To define the environment to use for training, you can either directly provide the environment-related parameters (e.g. cran_packages, custom_docker_image) to estimator(), or you can provide an Environment object to the environment parameter. For more information on the predefined Docker images that are used for training if custom_docker_image is not specified, see the documentation here.

estimator(
  source_directory,
  compute_target = NULL,
  vm_size = NULL,
  vm_priority = NULL,
  entry_script = NULL,
  script_params = NULL,
  cran_packages = NULL,
  github_packages = NULL,
  custom_url_packages = NULL,
  custom_docker_image = NULL,
  image_registry_details = NULL,
  use_gpu = FALSE,
  environment_variables = NULL,
  shm_size = NULL,
  max_run_duration_seconds = NULL,
  environment = NULL,
  inputs = NULL
)

Arguments

source_directory

A string of the local directory containing experiment configuration and code files needed for the training job.

compute_target

The AmlCompute object for the compute target where training will happen.

vm_size

A string of the VM size of the compute target that will be created for the training job. The list of available VM sizes are listed here. Provide this parameter if you want to create AmlCompute as the compute target at run time, instead of providing an existing cluster to the compute_target parameter. If vm_size is specified, a single-node cluster is automatically created for your run and is deleted automatically once the run completes.

vm_priority

A string of either 'dedicated' or 'lowpriority' to specify the VM priority of the compute target that will be created for the training job. Defaults to 'dedicated'. This takes effect only when the vm_size parameter is specified.

entry_script

A string representing the relative path to the file used to start training.

script_params

A named list of the command-line arguments to pass to the training script specified in entry_script.

cran_packages

A list of cran_package objects to be installed.

github_packages

A list of github_package objects to be installed.

custom_url_packages

A character vector of packages to be installed from local directory or custom URL.

custom_docker_image

A string of the name of the Docker image from which the image to use for training will be built. If not set, a predefined image will be used as the base image. To use an image from a private Docker repository, you will also have to specify the image_registry_details parameter.

image_registry_details

A ContainerRegistry object of the details of the Docker image registry for the custom Docker image.

use_gpu

Indicates whether the environment to run the experiment should support GPUs. If TRUE, a predefined GPU-based Docker image will be used in the environment. If FALSE, a predefined CPU-based image will be used. Predefined Docker images (CPU or GPU) will only be used if the custom_docker_image parameter is not set.

environment_variables

A named list of environment variables names and values.

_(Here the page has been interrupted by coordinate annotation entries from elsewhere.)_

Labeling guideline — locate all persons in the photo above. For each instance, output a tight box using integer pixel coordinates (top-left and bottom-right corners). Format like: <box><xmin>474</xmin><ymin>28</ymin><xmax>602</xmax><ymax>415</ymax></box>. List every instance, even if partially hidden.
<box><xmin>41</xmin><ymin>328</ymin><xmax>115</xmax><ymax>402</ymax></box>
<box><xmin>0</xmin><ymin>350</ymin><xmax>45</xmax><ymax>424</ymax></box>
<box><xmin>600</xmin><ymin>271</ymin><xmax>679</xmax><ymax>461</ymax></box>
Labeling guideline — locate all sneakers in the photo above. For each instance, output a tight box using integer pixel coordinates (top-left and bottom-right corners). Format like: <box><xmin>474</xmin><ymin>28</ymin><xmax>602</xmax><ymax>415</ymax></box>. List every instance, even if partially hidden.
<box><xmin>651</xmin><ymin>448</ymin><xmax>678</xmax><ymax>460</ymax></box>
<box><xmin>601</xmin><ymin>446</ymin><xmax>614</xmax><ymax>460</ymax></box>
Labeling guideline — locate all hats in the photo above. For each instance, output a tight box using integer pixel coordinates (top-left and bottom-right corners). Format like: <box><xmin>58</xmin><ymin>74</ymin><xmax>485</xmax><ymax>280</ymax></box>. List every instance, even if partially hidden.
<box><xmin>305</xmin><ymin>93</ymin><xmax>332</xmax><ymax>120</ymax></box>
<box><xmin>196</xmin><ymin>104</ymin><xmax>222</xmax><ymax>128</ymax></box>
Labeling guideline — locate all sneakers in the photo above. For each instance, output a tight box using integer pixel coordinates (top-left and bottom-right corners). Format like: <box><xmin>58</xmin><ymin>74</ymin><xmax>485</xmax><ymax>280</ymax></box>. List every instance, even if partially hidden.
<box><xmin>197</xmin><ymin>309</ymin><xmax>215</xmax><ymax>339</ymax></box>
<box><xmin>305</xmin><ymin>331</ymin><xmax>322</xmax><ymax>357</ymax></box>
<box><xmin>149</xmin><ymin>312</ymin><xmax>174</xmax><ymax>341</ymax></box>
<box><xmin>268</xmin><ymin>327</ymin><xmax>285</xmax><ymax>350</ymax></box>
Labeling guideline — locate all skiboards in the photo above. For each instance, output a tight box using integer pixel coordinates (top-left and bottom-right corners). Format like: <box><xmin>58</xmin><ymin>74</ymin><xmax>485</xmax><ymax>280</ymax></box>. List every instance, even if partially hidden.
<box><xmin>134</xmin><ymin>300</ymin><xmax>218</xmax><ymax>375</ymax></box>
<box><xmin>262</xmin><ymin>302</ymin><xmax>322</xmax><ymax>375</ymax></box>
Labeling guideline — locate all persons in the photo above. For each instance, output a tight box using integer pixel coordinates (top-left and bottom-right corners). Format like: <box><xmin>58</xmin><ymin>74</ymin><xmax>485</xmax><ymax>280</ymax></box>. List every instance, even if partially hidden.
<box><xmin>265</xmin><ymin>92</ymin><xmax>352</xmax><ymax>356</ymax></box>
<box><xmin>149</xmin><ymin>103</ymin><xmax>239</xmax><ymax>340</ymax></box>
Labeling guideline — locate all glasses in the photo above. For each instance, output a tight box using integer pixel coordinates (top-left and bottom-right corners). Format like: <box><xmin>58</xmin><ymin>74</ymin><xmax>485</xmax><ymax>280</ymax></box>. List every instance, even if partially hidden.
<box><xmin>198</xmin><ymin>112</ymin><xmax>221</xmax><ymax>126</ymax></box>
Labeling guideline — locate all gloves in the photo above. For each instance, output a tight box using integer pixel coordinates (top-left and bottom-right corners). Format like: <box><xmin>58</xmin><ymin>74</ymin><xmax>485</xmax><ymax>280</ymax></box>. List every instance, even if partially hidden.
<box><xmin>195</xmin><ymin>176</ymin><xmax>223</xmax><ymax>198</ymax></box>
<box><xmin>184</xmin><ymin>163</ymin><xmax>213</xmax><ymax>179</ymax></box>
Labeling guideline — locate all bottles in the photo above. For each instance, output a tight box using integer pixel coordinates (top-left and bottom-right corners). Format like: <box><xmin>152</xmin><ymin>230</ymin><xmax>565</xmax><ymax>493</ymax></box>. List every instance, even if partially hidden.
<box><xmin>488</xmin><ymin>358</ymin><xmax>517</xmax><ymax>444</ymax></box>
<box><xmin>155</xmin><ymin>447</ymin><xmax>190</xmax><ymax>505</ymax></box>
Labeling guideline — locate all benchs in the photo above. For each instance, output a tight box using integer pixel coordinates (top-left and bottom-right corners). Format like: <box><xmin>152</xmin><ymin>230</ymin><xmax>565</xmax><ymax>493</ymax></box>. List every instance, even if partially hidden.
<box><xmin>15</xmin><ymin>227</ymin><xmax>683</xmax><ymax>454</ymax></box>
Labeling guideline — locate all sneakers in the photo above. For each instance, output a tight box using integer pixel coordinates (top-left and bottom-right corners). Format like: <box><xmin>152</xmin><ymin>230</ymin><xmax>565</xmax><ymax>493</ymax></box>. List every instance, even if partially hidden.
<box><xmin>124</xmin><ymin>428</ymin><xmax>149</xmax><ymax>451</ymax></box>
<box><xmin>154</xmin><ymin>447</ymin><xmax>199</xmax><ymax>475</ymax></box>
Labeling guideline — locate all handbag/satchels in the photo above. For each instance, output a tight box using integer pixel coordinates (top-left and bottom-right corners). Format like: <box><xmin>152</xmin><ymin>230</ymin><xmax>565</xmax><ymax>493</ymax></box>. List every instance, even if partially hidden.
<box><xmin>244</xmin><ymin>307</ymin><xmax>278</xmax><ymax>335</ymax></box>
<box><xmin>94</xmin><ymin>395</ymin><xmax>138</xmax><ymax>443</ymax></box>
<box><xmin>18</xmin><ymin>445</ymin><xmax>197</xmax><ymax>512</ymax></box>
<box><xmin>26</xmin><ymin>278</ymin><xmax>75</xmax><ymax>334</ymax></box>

These environment variables are set on the process where the user script is being executed.

shm_size

A string for the size of the Docker container's shared memory block. For more information, see Docker run reference. If not set, a default value of '2g' is used.

max_run_duration_seconds

An integer of the maximum allowed time for the run. Azure ML will attempt to automatically cancel the run if it takes longer than this value.

environment

The Environment object that configures the R environment where the experiment is executed. This parameter is mutually exclusive with the other environment-related parameters custom_docker_image , image_registry_details, use_gpu, environment_variables, shm_size, cran_packages, github_packages, and custom_url_packages and if set will take precedence over those parameters.

inputs

A list of DataReference objects or DatasetConsumptionConfig objects to use as input.

Value

The Estimator object.

Examples

r_env <- r_environment(name = "r-env",
                       cran_packages = list(cran_package("dplyr"),
                                            cran_package("ggplot2")))
est <- estimator(source_directory = ".",
                 entry_script = "train.R",
                 compute_target = compute_target,
                 environment = r_env)

See also

r_environment(), container_registry(), submit_experiment(), dataset_consumption_config(), cran_package()